U.S.: New Chinese Activity at South China Sea Shoal
The United States has seen Chinese activity around a reef China seized from the Philippines nearly four years ago that could be a precursor to more land reclamation in the disputed South China Sea, the U.S. Navy chief said on Thursday.
The head of U.S. naval operations, Admiral John Richardson, expressed concern that an international court ruling expected in coming weeks on a case brought by the Philippines against China over its South China Sea claims could be a trigger for Beijing to declare an exclusion zone in the busy trade route.
Richardson told Reuters the United States was weighing responses to such a move.
China claims most of the South China Sea, through which more than $5 trillion in global trade passes every year. Vietnam, Malaysia, Brunei, the Philippines and Taiwan have rival claims.
Richardson said the U.S. military had seen Chinese activity around Scarborough Shoal in the northern part of the Spratly archipelago, about 125 miles (200 km) west of the Philippine base of Subic Bay.
"I think we see some surface ship activity and those sorts of things, survey type of activity, going on. That's an area of concern ... a next possible area of reclamation," he said.
Richardson said it was unclear if the activity near the reef, which China seized in 2012, was related to the pending arbitration decision.
Asked about Richardson's statement, Lu Kang, a spokesman for China's Ministry of Foreign Affairs, said it was hypocritical for the United States to criticize China for militarizing the region when it carries out its own naval patrols there.
"This is really laughable and preposterous," he said.
The Philippine foreign ministry said it had yet to receive a report about Chinese activity in Scarborough Shoal.
A Philippine military official who declined to be identified because he is not authorized to speak to the media said he was unaware of a Chinese survey ship in the area.
"China already has de facto control over the shoal since 2012 and they always have two to three coastguard ships there. We are also monitoring their activities and movements," the official told reporters.
Richardson said China's pursuit of South China Sea territory, which has included massive land reclamation to create artificial islands elsewhere in the Spratlys, threatened to reverse decades of open access and introduce new "rules" that required countries to obtain permission before transiting those waters.
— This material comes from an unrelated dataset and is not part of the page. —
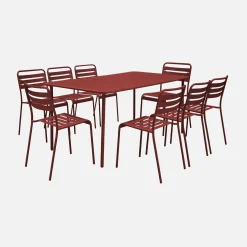 Conjunto de jardim com mesa bistrô de 160cm em aço com 8 cadeiras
He said that was a worry given that 30 percent of the world's trade passes through the region.
Asked whether China could respond to the ruling by the court of arbitration in The Hague by declaring an air defense identification zone, or ADIZ, as it did to the north, in the East China Sea, in 2013, Richardson said: "It's definitely a concern.
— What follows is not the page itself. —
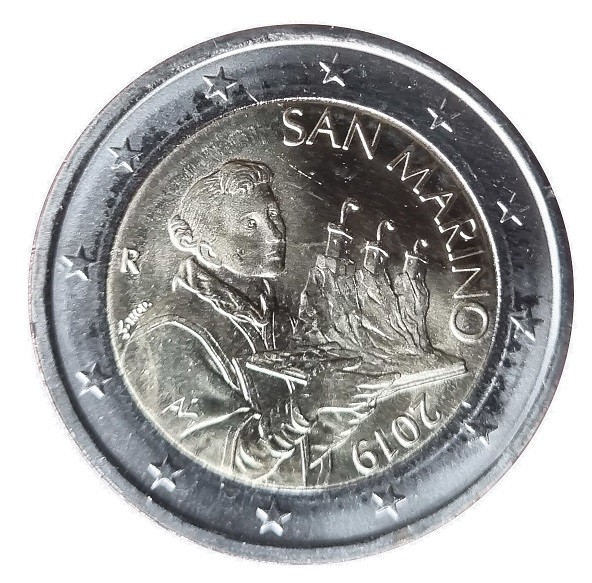 San Marino 2 Euro Gedenkmünze - Heiliger Marinus 2019 in Münzkapsel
"We will just have to see what happens," he said. "We think about contingencies and ... responses."
Richardson said the United States planned to continue carrying out freedom-of-navigation exercises within 12 nautical miles of disputed South China Sea geographical features to underscore its concerns about keeping sea lanes open.
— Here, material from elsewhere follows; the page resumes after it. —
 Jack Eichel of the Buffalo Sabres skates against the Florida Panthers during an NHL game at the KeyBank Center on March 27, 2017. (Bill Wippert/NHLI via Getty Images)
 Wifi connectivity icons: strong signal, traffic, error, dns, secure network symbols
The United States responded to the East China Sea ADIZ by flying B-52 bombers through the zone in a show of force in November 2013.
Richardson said he was struck by how China's increasing militarization of the South China Sea had increased the willingness of other countries in the region to work together.
India and Japan have joined the U.S. Navy in the Malabar naval exercise since 2014, and were due to take part again this year in an even more complex exercise that will take place in an area close to the East and South China Seas.
South Korea, Japan and the United States were also working together more closely than ever before, he said.
Richardson said the United States would welcome the participation of other countries in joint patrols in the South China Sea, but those decisions needed to be made by the countries in question.
He said the U.S. military saw good opportunities to build and rebuild relationships with countries such as Vietnam, the Philippines and India, which have all realized the importance of safeguarding the freedom of the seas.
He cited India's recent hosting of an international fleet review that included 75 ships from 50 navies, and said the United States was exploring opportunities to increase its use of ports in the Philippines and Vietnam, among others - including the former U.S. naval base at Vietnam's Cam Ranh Bay.
But he said Washington needed to proceed judiciously rather than charging in "very fast and very heavy," given the enormous influence and importance of the Chinese economy in the region.
"We have to be sophisticated in how we approach this so that we don't force any of our partners into an uncomfortable position where they have to make tradeoffs that are not in their best interest," he said.
"We would hope to have an approach that would ... include us a primary partner but not necessarily to the exclusion of other partners in the region."